Autor: BerndR
Datum: 17.11.06 11:16
Habe mir vor einer Woche trotz der durchwachsenen Kritiken "Offset" mit Alexandra Maria Lara angeschaut - zum einen wegen der genannten Schauspielerin, vor allem aber wegen meines Interesses für Rumänien. Der Film war interessant und kurzweilig, zum Teil sogar sehr witzig, trotzdem kam ich aus dem Kino und hatte das Gefühl, dass da etwas ziemlich schiefgelaufen ist.
"Offset" will meiner Meinung nach zwei Filme in einem sein und scheitert daran: Einerseits haben wir die deutsche Familie, die zur Hochzeit ihres Sohnes mit einer Rumänin nach Bukarest anreist. Dort trifft sie auf die Braut, ihren Vater und das rumänische Leben als solches. Der Dialog zwischen den Kulturen misslingt jedoch auf durchaus lustige Weise - in erster Linie aufgrund der Befangenheit und Steifheit der Deutschen. Natürlich sind die Familie des Bräutigams und viele der rumänischen Figuren klischeehaft überzeichnet, aber das wäre ja durchaus erlaubt, wenn es sich bei "Offset" nur um eine Satire handeln würde.
Andererseits jedoch erzählt "Offset" eine tragische Dreiecks-Liebesgeschichte zwischen Braut, Bräutigam und dem langjährigen Liebhaber der Braut, einem älteren, verheirateten Druckereibesitzer. Dieser kann sich mit dem Entschluss seiner Geliebten, sich von ihm zu trennen und einen jungen Deutschen zu heiraten, nicht abfinden. Und die junge Frau ist sich ihrer Gefühle für ihren zukünftigen Ehemann nicht ganz sicher... Diese Seite des Films lebt von der Vielschichtigkeit und Differenzierung der drei Hauptpersonen und hätte das Potential für eine Psycho-Lovestory mit Tiefgang. Diese Dreiecksbeziehung hat auch nichts mit Rumänien zu tun, sondern könnte überall spielen - der Bräutigam müsste nicht mal aus dem Ausland kommen.

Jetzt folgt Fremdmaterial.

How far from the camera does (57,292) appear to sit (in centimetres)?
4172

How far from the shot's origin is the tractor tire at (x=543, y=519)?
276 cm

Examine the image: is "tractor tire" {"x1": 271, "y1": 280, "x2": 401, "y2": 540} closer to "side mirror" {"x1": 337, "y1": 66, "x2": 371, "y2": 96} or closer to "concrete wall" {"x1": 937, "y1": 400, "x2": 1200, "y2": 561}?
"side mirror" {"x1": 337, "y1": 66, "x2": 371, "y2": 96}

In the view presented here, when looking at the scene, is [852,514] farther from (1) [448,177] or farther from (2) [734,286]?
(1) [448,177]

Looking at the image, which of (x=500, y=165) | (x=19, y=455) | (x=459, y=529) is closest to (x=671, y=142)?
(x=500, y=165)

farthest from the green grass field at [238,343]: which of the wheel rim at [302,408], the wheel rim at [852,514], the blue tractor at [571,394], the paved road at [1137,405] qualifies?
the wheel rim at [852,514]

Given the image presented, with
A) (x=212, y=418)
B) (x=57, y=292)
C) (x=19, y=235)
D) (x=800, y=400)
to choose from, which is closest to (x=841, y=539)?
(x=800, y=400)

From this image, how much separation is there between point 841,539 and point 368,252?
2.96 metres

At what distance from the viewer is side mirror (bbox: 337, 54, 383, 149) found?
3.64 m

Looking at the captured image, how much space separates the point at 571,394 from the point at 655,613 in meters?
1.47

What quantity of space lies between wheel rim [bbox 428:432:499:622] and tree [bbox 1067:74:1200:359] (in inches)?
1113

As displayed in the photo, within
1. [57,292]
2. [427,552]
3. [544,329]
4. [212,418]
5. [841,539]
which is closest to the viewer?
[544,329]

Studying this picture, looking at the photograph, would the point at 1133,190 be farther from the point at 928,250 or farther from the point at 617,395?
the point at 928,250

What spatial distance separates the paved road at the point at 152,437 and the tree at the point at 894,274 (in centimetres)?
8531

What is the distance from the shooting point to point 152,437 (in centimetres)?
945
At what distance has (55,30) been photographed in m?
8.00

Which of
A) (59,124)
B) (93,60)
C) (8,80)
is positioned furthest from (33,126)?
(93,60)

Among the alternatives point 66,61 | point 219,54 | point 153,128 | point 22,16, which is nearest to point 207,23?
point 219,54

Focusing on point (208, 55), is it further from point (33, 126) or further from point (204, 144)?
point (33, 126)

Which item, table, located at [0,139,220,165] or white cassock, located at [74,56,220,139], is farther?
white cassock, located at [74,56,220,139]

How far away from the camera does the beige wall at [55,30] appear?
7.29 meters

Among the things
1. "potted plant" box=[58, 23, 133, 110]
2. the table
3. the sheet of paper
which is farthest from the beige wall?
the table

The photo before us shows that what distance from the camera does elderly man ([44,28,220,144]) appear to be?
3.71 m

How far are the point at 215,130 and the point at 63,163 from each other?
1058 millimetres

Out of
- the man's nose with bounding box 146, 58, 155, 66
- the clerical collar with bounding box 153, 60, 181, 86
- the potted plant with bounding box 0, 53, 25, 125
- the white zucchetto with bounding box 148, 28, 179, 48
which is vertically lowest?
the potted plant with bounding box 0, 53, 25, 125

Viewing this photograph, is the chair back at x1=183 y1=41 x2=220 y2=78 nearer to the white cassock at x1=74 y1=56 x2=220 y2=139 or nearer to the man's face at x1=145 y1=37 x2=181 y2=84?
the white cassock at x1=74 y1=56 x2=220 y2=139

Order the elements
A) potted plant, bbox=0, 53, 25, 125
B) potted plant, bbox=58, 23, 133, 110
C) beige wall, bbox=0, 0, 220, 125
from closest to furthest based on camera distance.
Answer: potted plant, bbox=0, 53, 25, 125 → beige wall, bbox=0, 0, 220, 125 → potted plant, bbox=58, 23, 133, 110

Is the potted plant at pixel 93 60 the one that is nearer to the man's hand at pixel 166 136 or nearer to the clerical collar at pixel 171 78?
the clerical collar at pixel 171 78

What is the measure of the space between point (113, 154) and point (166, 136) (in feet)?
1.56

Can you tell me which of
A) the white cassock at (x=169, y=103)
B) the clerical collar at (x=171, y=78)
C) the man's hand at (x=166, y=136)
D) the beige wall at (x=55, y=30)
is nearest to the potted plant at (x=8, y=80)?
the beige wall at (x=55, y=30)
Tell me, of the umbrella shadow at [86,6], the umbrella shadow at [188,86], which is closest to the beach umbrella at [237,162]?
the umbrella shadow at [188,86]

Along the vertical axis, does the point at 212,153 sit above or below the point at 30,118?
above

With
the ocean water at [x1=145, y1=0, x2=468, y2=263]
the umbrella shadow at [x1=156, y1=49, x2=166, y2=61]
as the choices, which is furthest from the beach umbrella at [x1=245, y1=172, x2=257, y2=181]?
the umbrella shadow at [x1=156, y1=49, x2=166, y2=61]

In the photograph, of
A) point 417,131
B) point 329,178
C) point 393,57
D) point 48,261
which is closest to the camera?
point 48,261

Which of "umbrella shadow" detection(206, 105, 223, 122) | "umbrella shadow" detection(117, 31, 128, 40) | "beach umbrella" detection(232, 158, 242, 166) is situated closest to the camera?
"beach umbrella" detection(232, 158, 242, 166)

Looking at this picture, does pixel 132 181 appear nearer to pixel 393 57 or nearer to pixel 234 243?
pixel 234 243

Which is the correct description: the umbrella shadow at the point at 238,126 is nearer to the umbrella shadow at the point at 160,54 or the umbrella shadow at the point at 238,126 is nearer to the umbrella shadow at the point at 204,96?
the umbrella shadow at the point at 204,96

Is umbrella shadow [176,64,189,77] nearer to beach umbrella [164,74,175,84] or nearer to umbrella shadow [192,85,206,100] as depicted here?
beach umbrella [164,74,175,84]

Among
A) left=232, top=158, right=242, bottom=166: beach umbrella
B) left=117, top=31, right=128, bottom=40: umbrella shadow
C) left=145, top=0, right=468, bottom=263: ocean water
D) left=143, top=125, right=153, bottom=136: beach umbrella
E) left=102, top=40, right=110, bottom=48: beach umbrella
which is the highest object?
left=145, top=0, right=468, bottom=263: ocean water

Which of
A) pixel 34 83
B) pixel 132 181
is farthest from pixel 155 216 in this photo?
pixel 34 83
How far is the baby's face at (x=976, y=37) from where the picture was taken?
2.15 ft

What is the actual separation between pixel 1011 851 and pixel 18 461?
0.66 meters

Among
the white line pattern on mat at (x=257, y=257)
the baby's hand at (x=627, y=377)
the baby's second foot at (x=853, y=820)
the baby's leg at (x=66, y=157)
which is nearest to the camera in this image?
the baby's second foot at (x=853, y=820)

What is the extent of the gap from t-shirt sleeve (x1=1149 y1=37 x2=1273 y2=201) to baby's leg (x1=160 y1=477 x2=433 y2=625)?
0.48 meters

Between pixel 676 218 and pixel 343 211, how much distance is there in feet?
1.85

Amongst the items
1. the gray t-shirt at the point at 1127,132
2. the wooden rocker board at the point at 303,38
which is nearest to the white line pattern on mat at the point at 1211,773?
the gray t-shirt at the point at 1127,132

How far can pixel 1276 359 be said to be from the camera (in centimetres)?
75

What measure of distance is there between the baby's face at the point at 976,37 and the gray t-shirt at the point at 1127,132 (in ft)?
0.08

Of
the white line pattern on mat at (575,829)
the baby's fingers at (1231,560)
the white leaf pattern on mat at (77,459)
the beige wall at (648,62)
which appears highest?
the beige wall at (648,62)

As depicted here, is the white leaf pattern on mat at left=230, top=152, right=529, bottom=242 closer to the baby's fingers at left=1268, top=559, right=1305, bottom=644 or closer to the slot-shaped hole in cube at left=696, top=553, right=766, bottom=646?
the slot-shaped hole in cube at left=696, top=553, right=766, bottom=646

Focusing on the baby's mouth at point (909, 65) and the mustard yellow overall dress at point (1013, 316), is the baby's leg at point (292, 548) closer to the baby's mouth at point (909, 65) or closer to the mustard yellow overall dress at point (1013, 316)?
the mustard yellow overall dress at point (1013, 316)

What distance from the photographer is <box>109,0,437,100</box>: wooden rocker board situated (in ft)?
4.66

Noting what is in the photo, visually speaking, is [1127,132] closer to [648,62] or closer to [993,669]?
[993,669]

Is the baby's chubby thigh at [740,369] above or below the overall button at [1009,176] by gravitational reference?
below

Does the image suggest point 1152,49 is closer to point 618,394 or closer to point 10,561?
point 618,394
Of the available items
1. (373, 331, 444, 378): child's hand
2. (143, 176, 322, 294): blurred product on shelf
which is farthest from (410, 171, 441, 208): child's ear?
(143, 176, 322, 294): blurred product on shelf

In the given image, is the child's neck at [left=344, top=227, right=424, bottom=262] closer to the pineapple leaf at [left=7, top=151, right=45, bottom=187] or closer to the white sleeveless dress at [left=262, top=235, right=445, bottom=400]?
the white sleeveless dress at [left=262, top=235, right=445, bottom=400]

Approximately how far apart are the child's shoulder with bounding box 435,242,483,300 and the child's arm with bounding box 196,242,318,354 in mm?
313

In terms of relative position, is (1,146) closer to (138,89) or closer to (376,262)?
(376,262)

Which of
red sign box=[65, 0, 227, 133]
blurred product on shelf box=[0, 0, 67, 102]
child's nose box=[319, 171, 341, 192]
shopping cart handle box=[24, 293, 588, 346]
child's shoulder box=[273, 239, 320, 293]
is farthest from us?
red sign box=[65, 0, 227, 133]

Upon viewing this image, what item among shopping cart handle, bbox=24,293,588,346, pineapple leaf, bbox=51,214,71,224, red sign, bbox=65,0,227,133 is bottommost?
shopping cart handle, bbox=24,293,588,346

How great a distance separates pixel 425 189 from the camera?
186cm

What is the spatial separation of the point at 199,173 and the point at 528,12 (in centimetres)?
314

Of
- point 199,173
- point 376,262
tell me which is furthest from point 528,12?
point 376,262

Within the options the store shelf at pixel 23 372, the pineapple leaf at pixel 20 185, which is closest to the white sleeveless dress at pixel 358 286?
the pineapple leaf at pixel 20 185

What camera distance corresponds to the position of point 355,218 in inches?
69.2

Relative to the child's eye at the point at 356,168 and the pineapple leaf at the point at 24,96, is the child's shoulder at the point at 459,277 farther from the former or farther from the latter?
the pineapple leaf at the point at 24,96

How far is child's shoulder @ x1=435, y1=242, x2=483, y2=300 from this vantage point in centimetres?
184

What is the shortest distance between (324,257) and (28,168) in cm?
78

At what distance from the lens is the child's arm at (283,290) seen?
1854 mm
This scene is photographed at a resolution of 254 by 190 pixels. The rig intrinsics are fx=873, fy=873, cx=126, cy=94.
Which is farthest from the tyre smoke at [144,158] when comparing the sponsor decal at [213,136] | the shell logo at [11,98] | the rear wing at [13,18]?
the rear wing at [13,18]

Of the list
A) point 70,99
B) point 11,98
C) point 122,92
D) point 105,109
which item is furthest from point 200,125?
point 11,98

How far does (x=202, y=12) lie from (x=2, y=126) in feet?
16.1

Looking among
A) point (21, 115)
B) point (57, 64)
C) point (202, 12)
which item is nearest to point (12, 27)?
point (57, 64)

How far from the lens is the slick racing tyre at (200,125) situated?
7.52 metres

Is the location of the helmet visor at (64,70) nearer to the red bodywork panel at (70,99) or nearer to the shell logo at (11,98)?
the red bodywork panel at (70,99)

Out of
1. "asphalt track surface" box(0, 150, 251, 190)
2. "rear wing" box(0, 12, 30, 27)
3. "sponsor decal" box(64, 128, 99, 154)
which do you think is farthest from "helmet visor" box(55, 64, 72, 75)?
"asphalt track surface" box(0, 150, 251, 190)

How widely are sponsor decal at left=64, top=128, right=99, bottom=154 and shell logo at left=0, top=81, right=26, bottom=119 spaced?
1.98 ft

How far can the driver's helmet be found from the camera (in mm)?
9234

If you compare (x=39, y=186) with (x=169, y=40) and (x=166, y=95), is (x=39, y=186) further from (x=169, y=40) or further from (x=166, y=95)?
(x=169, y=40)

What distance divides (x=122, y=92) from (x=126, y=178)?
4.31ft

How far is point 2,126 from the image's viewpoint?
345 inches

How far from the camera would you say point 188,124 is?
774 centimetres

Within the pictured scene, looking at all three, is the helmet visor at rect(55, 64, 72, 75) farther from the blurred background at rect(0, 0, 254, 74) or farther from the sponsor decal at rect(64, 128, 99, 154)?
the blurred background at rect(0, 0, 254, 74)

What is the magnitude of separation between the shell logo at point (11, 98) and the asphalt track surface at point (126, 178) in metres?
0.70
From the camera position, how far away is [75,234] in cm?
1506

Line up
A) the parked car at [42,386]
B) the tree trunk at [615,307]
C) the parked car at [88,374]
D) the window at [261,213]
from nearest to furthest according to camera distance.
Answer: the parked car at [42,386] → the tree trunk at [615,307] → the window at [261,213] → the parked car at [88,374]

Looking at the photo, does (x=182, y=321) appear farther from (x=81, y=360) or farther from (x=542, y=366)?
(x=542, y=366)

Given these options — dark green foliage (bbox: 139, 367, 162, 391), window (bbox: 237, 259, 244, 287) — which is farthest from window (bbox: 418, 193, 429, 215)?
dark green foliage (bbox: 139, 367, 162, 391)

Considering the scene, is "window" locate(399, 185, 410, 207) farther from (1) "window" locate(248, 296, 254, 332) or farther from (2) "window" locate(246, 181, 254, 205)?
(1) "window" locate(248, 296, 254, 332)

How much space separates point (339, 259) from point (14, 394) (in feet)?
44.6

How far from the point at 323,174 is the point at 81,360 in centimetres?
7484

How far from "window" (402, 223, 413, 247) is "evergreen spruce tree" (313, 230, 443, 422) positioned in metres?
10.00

Leider gelingt es nicht, beide Aspekte miteinander zu verbinden. Die Satire zerstört die Liebesgeschichte und umgekehrt. Am Ende blickt man gar nicht mehr durch, wo das Klischee aufhört und der individuelle Charakter anfängt. Am schlimmsten ist dies beim Liebhaber der Braut, dem rumänischen Druckereibesitzer: Soll seine Leidenschaftlichkeit, sein Machogehabe, seine Starrköpfigkeit und Egozentrik etwa typisch für rumänische Alpha-Männer sein? Oder ist nur er so?
Wer aus diesem Film irgendetwas über Rumänien lernen möchte, sollte sich das Eintrittsgeld sparen - eigentlich schade. Auch von Bukarest werden nur gammelige Fassaden bei schlechtem Wetter gezeigt. Wer hingegen schon Erfahrungen mit Rumänien hat oder von dort stammt und das Gesehene einordnen kann, kann sich den Film trotz aller Schwächen anschauen. Er wird in den Details und Dialogen viel Wahres, Interessantes und Witziges entdecken.
Hat sonst noch jemand den Film gesehen? Auf eure Anmerkungen und Meinungen wäre ich gespannt.